Why this works: Verified AI bots arrive from published IP ranges that Cloudflare authenticates — the allow-list trusts the bot identity, not just the user-agent string (which scrapers can fake). The brand keeps its protection against malicious scrapers while opening the door to every AI engine that can drive purchases. Within a quarter, the brand starts appearing in ChatGPT shopping responses for buying-intent queries.

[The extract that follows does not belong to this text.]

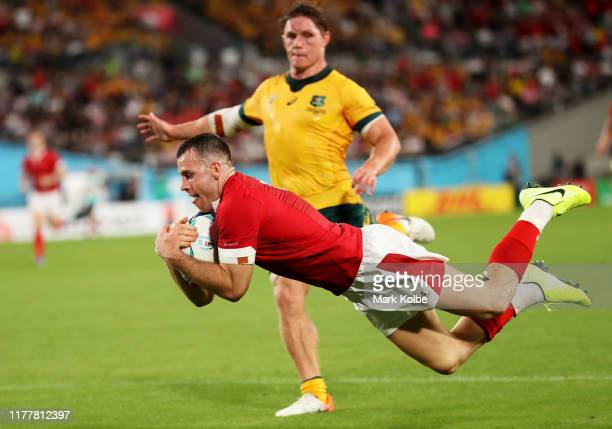 Gareth Davies of Wales goes over to score his team's second try during the Rugby World Cup 2019 Group D game between Australia and Wales at Tokyo...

Example 3: Subscription Publisher With Hard Paywall
A B2B subscription publication shows a 50-word teaser then a full-page login modal, served via JavaScript on page load. AI crawlers including GPTBot do not execute JavaScript, so they see the teaser plus the modal HTML. Articles are never trained on, and at search time AI engines have nothing to cite — they fall back to competitor sources who write about the same topics in the open. Subscription growth slows because the brand never appears in AI answers where decision-makers research vendors.
Why this fails: AI crawlers fetch raw HTML only. A JavaScript-injected paywall is invisible to humans (it loads after) but blocks AI completely — they see only the 50-word teaser. There is no path for the publisher's expertise to enter AI training data or live answer pipelines, even though the editorial quality is the highest in the industry.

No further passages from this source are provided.